As such, the film includes a wicked send-up of American consumerism, from cellphone addiction and gluttony to sloth and corporate reliance. (“Outlet Mall—Coming Soon” reads an electro-flickering billboard on the moon.) The people of Earth have long ago moved to a super space station, at the behest of the film’s Wal Mart stand-in, where they ride on hover chairs, distracted by omnipresent, circumscribing screens. Stanton saves this satire for the latter half of the film, though; the bulk of Wall-E’s introductory section is dialogue-free, instead relying on non-stop visual gags animated with the graceful comic sophistication of a silent-screen comedian. It’s also just about the sweetest goddamn thing ever committed to celluloid, as Wall-E develops a romance with another robot sent to Earth. It’s achingly effective in its simplicity and unaffected emotion. (Neither can say much beyond the other’s name.) This is City Lights territory, It’s a Wonderful Life.

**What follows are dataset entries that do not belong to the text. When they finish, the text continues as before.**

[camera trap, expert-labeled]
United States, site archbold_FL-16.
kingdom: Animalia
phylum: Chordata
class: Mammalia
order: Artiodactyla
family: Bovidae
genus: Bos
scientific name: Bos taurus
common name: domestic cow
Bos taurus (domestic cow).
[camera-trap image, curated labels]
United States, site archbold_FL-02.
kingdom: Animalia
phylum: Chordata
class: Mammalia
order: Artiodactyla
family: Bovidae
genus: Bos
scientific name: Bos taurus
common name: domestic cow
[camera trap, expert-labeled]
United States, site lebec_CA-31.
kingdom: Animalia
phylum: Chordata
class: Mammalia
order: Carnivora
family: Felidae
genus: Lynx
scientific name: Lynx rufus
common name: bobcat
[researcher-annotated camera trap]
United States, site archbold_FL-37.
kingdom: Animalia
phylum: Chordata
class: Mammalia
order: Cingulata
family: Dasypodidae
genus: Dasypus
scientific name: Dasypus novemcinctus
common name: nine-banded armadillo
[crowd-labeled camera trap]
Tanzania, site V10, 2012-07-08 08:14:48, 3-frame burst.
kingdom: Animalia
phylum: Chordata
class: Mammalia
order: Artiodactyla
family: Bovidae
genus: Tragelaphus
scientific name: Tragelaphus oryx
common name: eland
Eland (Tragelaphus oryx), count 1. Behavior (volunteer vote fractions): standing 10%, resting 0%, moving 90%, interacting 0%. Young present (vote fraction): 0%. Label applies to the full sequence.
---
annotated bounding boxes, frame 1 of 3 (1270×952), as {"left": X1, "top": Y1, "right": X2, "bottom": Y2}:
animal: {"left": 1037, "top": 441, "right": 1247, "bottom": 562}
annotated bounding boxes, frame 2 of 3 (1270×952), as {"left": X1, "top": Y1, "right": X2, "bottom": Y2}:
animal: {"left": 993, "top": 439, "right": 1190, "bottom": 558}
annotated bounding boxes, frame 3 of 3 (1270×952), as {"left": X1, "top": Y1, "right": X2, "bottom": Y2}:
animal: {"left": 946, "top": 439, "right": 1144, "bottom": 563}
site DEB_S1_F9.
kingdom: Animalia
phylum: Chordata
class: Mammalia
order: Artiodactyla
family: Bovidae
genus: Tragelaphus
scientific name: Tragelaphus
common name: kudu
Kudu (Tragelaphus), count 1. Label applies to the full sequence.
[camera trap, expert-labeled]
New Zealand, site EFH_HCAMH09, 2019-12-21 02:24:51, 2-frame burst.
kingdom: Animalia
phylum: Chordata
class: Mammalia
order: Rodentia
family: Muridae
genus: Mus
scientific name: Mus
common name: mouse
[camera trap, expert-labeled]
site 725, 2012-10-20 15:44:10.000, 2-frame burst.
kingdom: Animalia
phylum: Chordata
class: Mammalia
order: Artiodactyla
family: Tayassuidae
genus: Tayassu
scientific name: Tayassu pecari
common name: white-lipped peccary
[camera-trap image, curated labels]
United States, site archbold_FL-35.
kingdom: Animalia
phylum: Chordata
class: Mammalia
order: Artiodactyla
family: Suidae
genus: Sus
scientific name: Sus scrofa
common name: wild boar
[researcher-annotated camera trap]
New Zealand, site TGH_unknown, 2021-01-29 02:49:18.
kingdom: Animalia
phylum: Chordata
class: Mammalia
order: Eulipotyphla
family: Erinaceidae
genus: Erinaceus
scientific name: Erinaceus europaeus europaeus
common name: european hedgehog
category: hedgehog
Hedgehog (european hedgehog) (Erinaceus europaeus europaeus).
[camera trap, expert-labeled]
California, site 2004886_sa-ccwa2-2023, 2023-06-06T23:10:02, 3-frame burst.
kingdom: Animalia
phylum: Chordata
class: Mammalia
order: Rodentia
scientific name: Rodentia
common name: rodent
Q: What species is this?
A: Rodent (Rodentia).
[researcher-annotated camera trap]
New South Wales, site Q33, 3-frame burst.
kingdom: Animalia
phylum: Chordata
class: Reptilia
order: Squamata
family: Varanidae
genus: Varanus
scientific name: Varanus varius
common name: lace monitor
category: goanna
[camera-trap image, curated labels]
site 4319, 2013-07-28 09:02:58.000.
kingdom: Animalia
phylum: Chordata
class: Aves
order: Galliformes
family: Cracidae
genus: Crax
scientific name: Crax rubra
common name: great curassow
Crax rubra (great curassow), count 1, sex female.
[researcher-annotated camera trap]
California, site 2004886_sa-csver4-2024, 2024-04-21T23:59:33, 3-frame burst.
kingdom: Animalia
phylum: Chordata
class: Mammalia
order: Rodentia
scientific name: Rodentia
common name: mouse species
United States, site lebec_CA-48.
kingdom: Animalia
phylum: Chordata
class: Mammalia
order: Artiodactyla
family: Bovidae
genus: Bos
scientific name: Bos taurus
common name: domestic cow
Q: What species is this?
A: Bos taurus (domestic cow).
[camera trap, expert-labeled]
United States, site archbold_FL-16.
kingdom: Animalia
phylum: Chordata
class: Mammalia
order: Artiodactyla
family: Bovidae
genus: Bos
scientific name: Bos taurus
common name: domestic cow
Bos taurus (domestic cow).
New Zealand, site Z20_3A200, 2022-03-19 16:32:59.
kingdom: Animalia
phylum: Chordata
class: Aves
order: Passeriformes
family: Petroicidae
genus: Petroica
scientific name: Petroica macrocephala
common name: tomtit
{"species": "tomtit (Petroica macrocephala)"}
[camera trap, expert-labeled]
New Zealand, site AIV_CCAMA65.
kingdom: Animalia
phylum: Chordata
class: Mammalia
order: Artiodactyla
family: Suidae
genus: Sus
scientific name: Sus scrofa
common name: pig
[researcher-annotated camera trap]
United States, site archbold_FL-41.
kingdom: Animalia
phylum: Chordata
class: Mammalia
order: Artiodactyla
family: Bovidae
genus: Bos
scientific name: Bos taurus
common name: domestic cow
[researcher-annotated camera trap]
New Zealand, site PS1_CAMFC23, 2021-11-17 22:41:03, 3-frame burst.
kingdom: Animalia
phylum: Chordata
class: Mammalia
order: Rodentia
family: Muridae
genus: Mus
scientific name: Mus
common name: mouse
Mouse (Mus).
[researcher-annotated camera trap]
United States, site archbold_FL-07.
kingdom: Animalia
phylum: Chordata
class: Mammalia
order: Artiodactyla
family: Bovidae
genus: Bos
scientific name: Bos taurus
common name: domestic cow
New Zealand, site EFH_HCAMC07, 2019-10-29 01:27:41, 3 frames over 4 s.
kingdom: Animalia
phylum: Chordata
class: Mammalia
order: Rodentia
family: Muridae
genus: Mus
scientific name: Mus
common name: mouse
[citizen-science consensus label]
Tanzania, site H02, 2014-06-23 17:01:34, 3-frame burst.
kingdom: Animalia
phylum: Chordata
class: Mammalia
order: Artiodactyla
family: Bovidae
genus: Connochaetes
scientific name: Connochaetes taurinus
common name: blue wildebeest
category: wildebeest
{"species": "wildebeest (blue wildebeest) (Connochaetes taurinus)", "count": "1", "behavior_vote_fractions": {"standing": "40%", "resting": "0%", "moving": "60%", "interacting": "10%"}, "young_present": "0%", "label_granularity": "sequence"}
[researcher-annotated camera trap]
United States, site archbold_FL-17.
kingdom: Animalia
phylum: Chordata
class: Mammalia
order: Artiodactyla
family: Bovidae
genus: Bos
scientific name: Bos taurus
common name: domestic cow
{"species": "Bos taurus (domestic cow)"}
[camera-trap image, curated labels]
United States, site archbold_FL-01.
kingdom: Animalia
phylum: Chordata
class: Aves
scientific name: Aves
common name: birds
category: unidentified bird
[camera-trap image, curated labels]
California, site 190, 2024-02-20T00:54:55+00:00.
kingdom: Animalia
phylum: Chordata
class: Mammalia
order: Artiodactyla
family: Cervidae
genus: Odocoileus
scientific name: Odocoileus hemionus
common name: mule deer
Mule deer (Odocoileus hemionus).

Despite its technofetish (or Macfetish anyway: Wall-E’s start up sound is Apple’s; his companion is Mac-Store white), Wall-E, at root, champions the natural. It encourages the audience to look away from the screens that consume them—iPhones, iPods, iMacs, etc. etc.—because they serve only to alienate us from each other and from our surroundings. The film begs us to delight in life’s most basic pleasures: dancing, swimming, falling in love. Wall-E is careful, though, not to vilify film; it does not ask us to look away from movie screens. Instead, it celebrates filmmaking, especially the Hollywood musical, as a means capable of encapsulating and celebrating all of life’s aforementioned simple joys. In Wall-E, American movies are a romantic ideal. It is in Hello, Dolly!, with which Wall-E has an obsession (it is the only movie he owns, having salvaged a VHS copy), that the robot learns of humanity’s most charming customs—tipping a hat, say, or, most of all, holding hands. It might be a little oversimplified, but that’s why it works: it’s been a long time since any (American) movie managed to make the plain enmeshing of two sets of fingers—robotic digits here, no less—a genuine, tear-inducing icon of romantic purity.